Una solida architettura musicale eretta su materiali originali ed inediti: tutti i componimenti nascono dall’interazione fra i quattro sodali, di cui esprimono intime sensazioni ed esperienze di vita vissuta.
// di Francesco Cataldo Verrina //
Nel caso dei MaNiDa si potrebbe davvero parlare di jazz europeo, o comunque di un «contemporary» allargato con una visione continentale aperta, nel senso che il quartetto italiano esordisce con un’etichetta norvegese, AMP Music & Records, gestita da uno svedese, Anders Thorén. Per uno strano paradosso, con l’album «Foreṡìa», i MaNiDa, esplorano una fitta giungla di sonorità che non sono proprio quelle del jazz nordeuropeo o scandinavo – come si potrebbe immaginare – ma si solidificano attraverso un fitto dedalo armonico che favorisce episodi di contrappunto melodico, alternati a momenti che richiamano espressioni corali.

-- DATI FORNITI --
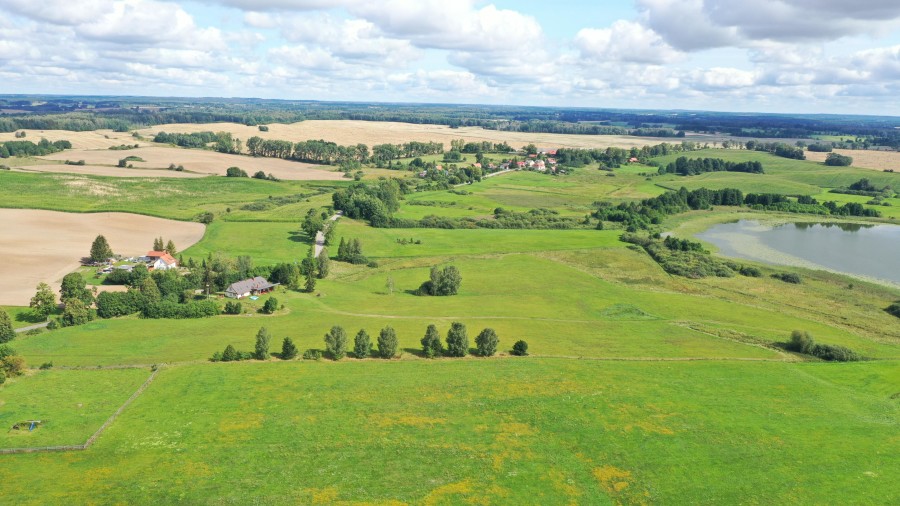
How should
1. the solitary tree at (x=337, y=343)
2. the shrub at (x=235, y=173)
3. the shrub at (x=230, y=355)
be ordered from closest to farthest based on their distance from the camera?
the shrub at (x=230, y=355), the solitary tree at (x=337, y=343), the shrub at (x=235, y=173)

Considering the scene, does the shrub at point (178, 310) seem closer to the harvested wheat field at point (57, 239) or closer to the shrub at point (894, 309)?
the harvested wheat field at point (57, 239)

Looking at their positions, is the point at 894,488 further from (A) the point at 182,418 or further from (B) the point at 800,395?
(A) the point at 182,418

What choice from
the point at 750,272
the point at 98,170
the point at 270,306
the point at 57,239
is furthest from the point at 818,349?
the point at 98,170

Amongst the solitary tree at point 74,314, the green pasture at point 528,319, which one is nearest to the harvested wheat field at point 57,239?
the solitary tree at point 74,314

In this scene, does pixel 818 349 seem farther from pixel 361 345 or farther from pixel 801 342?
pixel 361 345

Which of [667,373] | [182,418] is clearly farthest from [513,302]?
[182,418]

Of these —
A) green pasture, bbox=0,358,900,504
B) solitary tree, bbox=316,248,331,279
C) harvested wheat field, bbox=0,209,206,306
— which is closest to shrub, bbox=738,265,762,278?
green pasture, bbox=0,358,900,504

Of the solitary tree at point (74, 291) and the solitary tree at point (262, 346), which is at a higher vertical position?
the solitary tree at point (74, 291)
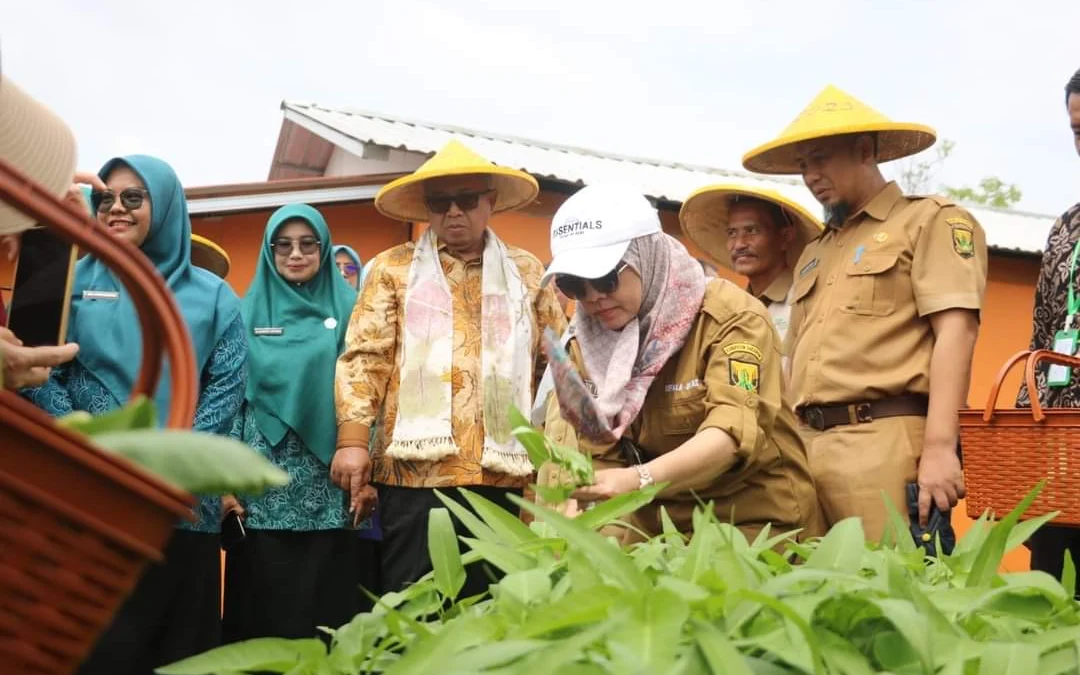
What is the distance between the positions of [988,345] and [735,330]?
835cm

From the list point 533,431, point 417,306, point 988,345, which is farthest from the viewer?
point 988,345

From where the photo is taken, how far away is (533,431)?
65.2 inches

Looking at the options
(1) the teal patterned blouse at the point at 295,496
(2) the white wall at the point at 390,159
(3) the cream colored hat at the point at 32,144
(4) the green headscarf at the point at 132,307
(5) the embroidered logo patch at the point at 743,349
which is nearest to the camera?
(3) the cream colored hat at the point at 32,144

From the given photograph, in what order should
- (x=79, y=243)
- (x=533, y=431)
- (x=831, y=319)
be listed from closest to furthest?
(x=79, y=243) → (x=533, y=431) → (x=831, y=319)

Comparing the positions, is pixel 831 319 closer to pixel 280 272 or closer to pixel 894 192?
pixel 894 192

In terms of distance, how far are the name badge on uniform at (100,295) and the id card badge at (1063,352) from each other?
2706 mm

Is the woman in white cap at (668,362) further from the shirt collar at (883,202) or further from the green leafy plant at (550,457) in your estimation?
the green leafy plant at (550,457)

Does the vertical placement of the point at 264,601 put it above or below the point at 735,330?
below

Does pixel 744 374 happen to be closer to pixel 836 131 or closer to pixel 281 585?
pixel 836 131

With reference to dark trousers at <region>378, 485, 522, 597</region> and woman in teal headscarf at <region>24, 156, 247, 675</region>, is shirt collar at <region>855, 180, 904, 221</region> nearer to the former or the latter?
dark trousers at <region>378, 485, 522, 597</region>

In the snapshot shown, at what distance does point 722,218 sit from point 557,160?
241 inches

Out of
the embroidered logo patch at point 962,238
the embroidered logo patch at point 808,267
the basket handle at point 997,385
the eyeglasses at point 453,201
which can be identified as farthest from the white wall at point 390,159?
the basket handle at point 997,385

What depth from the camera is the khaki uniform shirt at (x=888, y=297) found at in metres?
3.61

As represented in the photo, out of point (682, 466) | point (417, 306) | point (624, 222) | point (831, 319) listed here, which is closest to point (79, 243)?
point (682, 466)
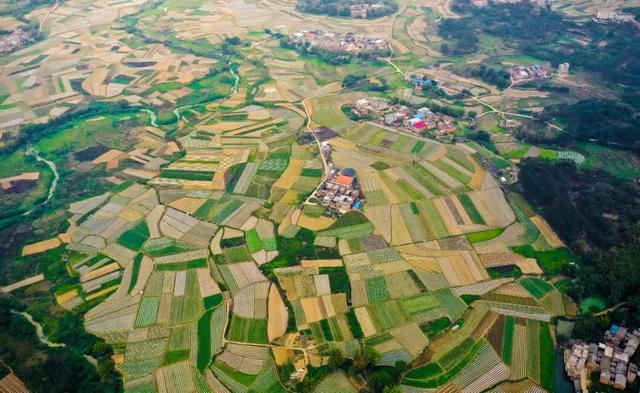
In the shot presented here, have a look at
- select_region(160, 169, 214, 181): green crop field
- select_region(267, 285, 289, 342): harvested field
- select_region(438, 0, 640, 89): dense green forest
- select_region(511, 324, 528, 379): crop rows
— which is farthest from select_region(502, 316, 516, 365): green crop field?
select_region(438, 0, 640, 89): dense green forest

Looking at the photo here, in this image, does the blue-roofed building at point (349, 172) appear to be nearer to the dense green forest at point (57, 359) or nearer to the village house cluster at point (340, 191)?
the village house cluster at point (340, 191)

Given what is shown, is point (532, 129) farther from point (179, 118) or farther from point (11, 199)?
point (11, 199)

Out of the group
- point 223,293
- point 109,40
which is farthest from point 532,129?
point 109,40

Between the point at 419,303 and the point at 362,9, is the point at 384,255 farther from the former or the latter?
the point at 362,9

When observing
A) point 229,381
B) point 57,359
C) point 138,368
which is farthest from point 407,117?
point 57,359

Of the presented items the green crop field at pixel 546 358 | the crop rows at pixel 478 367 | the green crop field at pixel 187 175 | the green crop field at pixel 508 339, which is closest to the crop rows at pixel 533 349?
the green crop field at pixel 546 358

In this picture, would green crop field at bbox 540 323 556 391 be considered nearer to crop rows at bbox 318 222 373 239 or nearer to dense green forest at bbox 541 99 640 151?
crop rows at bbox 318 222 373 239

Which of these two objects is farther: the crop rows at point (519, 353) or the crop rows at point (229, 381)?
the crop rows at point (519, 353)
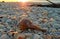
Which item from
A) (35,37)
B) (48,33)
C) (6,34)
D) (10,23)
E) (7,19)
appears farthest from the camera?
(7,19)

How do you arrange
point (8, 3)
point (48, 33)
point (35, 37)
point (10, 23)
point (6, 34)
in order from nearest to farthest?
point (35, 37), point (6, 34), point (48, 33), point (10, 23), point (8, 3)

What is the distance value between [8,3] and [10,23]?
173cm

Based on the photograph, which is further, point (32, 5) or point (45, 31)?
point (32, 5)

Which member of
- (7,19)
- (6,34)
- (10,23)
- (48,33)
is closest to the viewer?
(6,34)

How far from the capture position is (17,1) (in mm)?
3883

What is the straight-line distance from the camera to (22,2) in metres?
3.89

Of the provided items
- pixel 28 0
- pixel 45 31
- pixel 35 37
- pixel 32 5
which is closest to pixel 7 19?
pixel 45 31

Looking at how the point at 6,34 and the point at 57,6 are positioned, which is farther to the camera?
the point at 57,6

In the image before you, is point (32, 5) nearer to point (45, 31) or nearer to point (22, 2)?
point (22, 2)

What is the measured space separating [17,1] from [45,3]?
1.86 ft

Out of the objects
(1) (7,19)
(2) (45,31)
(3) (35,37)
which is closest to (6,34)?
(3) (35,37)

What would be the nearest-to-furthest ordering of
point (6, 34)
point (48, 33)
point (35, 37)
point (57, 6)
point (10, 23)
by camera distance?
point (35, 37), point (6, 34), point (48, 33), point (10, 23), point (57, 6)

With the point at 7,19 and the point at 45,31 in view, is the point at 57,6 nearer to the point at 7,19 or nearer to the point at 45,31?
the point at 7,19

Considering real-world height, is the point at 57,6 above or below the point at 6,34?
below
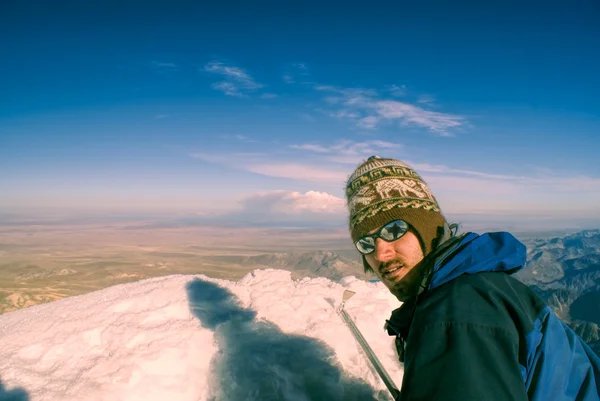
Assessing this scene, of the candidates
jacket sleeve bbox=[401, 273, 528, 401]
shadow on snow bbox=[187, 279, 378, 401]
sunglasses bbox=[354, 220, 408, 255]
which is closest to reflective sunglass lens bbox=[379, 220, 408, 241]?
sunglasses bbox=[354, 220, 408, 255]

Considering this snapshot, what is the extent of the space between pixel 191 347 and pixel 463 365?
395 centimetres

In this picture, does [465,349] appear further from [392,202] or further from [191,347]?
[191,347]

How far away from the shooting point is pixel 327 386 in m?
4.50

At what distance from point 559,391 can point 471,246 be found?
2.91 feet

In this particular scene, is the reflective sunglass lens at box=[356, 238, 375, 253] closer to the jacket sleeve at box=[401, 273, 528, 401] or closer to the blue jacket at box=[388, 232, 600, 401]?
the blue jacket at box=[388, 232, 600, 401]

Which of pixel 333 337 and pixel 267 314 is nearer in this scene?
pixel 333 337

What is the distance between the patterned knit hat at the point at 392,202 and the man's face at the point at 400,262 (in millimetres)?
120

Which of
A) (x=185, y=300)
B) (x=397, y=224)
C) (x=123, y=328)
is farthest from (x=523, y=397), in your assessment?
(x=185, y=300)

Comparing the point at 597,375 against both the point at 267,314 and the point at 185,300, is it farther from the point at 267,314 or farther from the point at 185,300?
the point at 185,300

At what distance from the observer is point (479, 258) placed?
2.19m

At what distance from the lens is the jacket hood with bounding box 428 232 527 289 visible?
2.15 meters

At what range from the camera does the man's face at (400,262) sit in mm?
2881

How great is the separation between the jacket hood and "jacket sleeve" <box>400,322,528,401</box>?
1.59ft

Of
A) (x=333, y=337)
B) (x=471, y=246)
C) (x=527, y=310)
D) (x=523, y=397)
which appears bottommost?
(x=333, y=337)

-- COMPITO DA SVOLGERE --
Riporta integralmente e senza modifiche il brano sull'album «Foreṡìa» dei MaNiDa. Le righe non hanno alcun legame con il brano.

-- RISULTATO COMPLETO --
Una solida architettura musicale eretta su materiali originali ed inediti: tutti i componimenti nascono dall’interazione fra i quattro sodali, di cui esprimono intime sensazioni ed esperienze di vita vissuta.
// di Francesco Cataldo Verrina //
Nel caso dei MaNiDa si potrebbe davvero parlare di jazz europeo, o comunque di un «contemporary» allargato con una visione continentale aperta, nel senso che il quartetto italiano esordisce con un’etichetta norvegese, AMP Music & Records, gestita da uno svedese, Anders Thorén. Per uno strano paradosso, con l’album «Foreṡìa», i MaNiDa, esplorano una fitta giungla di sonorità che non sono proprio quelle del jazz nordeuropeo o scandinavo – come si potrebbe immaginare – ma si solidificano attraverso un fitto dedalo armonico che favorisce episodi di contrappunto melodico, alternati a momenti che richiamano espressioni corali.